Using publicly available data researchers from Queen Mary University of London's Biological and Chemical Sciences were able to determine the effectiveness of current Bovine TB management strategies; the study found declining numbers of infections in previously uninfected herds and more TB free herds in Scotland and Wales. Should their current programmes continue those countries are likely to eradicate the disease while the same is not true in England.
Not only did more testing lead to effective control of the disease but further proof of its importance was shown by spikes in infections and infected herds when there were interruptions to testing after the 2001 foot and mouth outbreak in the UK.
The team noted that the Scottish programme of risk-based testing had led to the reduction in the number of tests there meaning that testing not only works but is cost-effective. However, the most rapid decline in infections was recorded in Wales since annual or even more frequent testing was applied.
The researchers also found increases in new incidents in the winter months when cattle are more likely to be housed closer together.

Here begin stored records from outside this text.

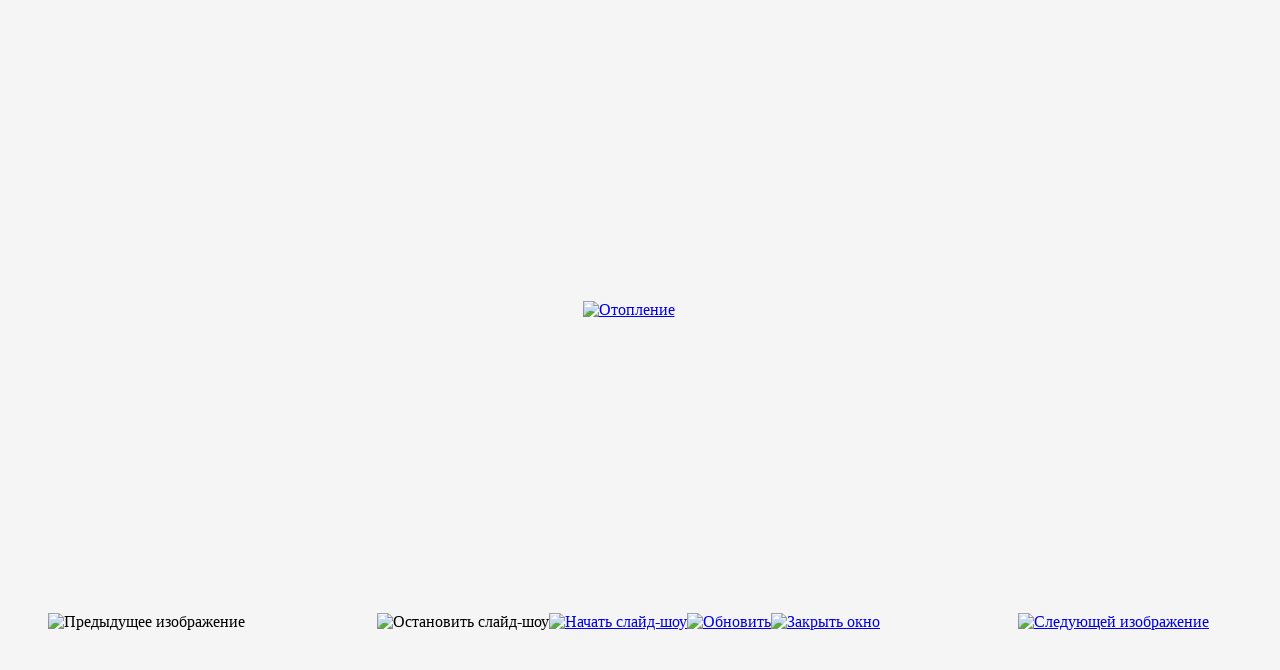

--- FILE ---
content_type: text/html; charset=utf-8
request_url: https://yarvmk.ru/component/phocagallery/2-otoplenie/detail/41-otoplenie?tmpl=component&detail=0&buttons=1
body_size: 1910
content:
<!DOCTYPE html PUBLIC "-//W3C//DTD XHTML 1.0 Transitional//EN" "http://www.w3.org/TR/xhtml1/DTD/xhtml1-transitional.dtd">
<html xmlns="http://www.w3.org/1999/xhtml" xml:lang="ru-ru" lang="ru-ru" dir="ltr">
<head>
	<base href="https://yarvmk.ru/component/phocagallery/2-otoplenie/detail/41-otoplenie" />
	<meta http-equiv="content-type" content="text/html; charset=utf-8" />
	<meta name="generator" content="Joomla! - Open Source Content Management" />
	<title>ВМК</title>
	<link href="/templates/vt_marketing/favicon.ico" rel="shortcut icon" type="image/vnd.microsoft.icon" />
	<link href="/media/com_phocagallery/css/main/phocagallery.css" rel="stylesheet" type="text/css" />
	<link href="/media/com_phocagallery/css/main/rating.css" rel="stylesheet" type="text/css" />
	<link href="/media/com_phocagallery/css/custom/default.css" rel="stylesheet" type="text/css" />
	<script src="/media/jui/js/jquery.min.js?54d63e3e8f5df26af7d16a93d3ebd71a" type="text/javascript"></script>
	<script src="/media/jui/js/jquery-migrate.min.js?54d63e3e8f5df26af7d16a93d3ebd71a" type="text/javascript"></script>
	<script src="/media/com_phocagallery/js/fadeslideshow/fadeslideshow.js" type="text/javascript"></script>
	<style type="text/css"> 
 html, body, .contentpane, #all, #main {padding:0px !important;margin:0px !important; width: 100% !important; max-width: 100% !important;} 
body {min-width:100%} 
.rt-container {width:100%} 
 </style>

	<link rel="stylesheet" href="/templates/vt_marketing/css/template.css" type="text/css" />
<style>
.contentpane_vtem_popup .createdate{background:#999;}
.contentpane_vtem_popup .button{background:#333;}
</style>
</head>
<body class="contentpane_vtem_popup" style="background:#f5f5f5; padding:10px;">
	<div id="system-message-container">
	</div>

	<script type="text/javascript">
/***********************************************
* Ultimate Fade In Slideshow v2.0- (c) Dynamic Drive DHTML code library (www.dynamicdrive.com)
* This notice MUST stay intact for legal use
* Visit Dynamic Drive at http://www.dynamicdrive.com/ for this script and 100s more
***********************************************/
var phocagallery=new fadeSlideShow({
	wrapperid: "phocaGallerySlideshowC",
	dimensions: [800, 600],
	imagearray: [["/images/phocagallery/otoplenie/thumbs/phoca_thumb_l_vmk-1.jpg", "", "", ""],
["/images/phocagallery/otoplenie/thumbs/phoca_thumb_l_vmk-2.jpg", "", "", ""],
["/images/phocagallery/otoplenie/thumbs/phoca_thumb_l_vmk-3.jpg", "", "", ""],
["/images/phocagallery/otoplenie/thumbs/phoca_thumb_l_vmk-4.jpg", "", "", ""],
["/images/phocagallery/otoplenie/thumbs/phoca_thumb_l_vmk-5.jpg", "", "", ""],
["/images/phocagallery/otoplenie/thumbs/phoca_thumb_l_vmk-6.jpg", "", "", ""],
["/images/phocagallery/otoplenie/thumbs/phoca_thumb_l_vmk-7.jpg", "", "", ""],
["/images/phocagallery/otoplenie/thumbs/phoca_thumb_l_vmk-8.jpg", "", "", ""],
["/images/phocagallery/otoplenie/thumbs/phoca_thumb_l_vmk-9.jpg", "", "", ""],
["/images/phocagallery/otoplenie/thumbs/phoca_thumb_l_vmk-10.jpg", "", "", ""],
["/images/phocagallery/otoplenie/thumbs/phoca_thumb_l_vmk-11.jpg", "", "", ""],
["/images/phocagallery/otoplenie/thumbs/phoca_thumb_l_vmk-12.jpg", "", "", ""],
["/images/phocagallery/otoplenie/thumbs/phoca_thumb_l_vmk-13.jpg", "", "", ""],
["/images/phocagallery/otoplenie/thumbs/phoca_thumb_l_vmk-14.jpg", "", "", ""]
],
	displaymode: {type:'auto', pause: 2000, cycles:0, wraparound:false, randomize: 0},
	persist: false,
	fadeduration: 3000,
	descreveal: "peekaboo",
	togglerid: "",
})
</script>
<div id="phocagallery" class="pg-detail-view"><div class="ph-mc" style="padding-top:10px"><table border="0" class="ph-w100 ph-mc" cellpadding="0" cellspacing="0"><tr><td colspan="6" align="center" valign="middle" style="height:600px;vertical-align: middle;" ><div id="phocaGalleryImageBox" style="width:800px;margin: auto;padding: 0;"><a href="#" onclick="window.parent.SqueezeBox.close();" style="margin:auto;padding:0"><img src="/images/phocagallery/otoplenie/thumbs/phoca_thumb_l_vmk-1.jpg" alt="Отопление" class="pg-detail-image img img-responsive" /></a></div></td></tr><tr><td colspan="6"><div style="padding:0;margin:0;height:3px;font-size:0px;">&nbsp;</div></td></tr><tr><td align="left" width="30%" style="padding-left:48px"><div class="pg-imgbgd"><img src="/media/com_phocagallery/images/icon-prev-grey.png" alt="Предыдущее изображение" /></div></td><td align="center"><img src="/media/com_phocagallery/images/icon-stop-grey.png" alt="Остановить слайд-шоу" /></td><td align="center"><div class="pg-imgbgd"><a href="/component/phocagallery/2-otoplenie/detail/41-otoplenie?tmpl=component&amp;phocaslideshow=1" title="Начать слайд-шоу"><img src="/media/com_phocagallery/images/icon-play.png" alt="Начать слайд-шоу" /></a></div></td><td align="center"><div class="pg-imgbgd"><a href="/component/phocagallery/2-otoplenie/detail/41-otoplenie?tmpl=component" onclick="window.location.reload(true);" title="Обновить" ><img src="/media/com_phocagallery/images/icon-reload.png" alt="Обновить" /></a></div></td><td align="center"><div class="pg-imgbgd"><a href="/component/phocagallery/2-otoplenie/detail/41-otoplenie" onclick="window.parent.SqueezeBox.close();" title="Закрыть окно" ><img src="/media/com_phocagallery/images/icon-exit.png" alt="Закрыть окно" /></a></div></td><td align="right" width="30%" style="padding-right:48px"><div class="pg-imgbgd"><a href="/component/phocagallery/2-otoplenie/detail/42-otoplenie?tmpl=component" title="Следующей изображение" id="next" ><img src="/media/com_phocagallery/images/icon-next.png" alt="Следующей изображение" /></div></td></tr></table></div></div><div id="phocaGallerySlideshowC" style="display:none"></div>
</body>
</html>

This will be partly due to the higher number of tests carried out in the winter but it is in line with other evidence showing increases in human TB infections in winter which are attributed to crowding and lower vitamin D levels.
Dr Aristides Moustakas, said:
"It is clear that the Welsh policy of frequent testing up to every six months and the Scottish policy of risk-based surveillance are producing reductions in the both the incidence and prevalence of TB in cattle.
Professor Matthew Evans, said:
"It is clear that testing cattle frequently is the most effective way of reducing Bovine TB. Farmers and policymakers should not ignore this evidence which is based on the government's data."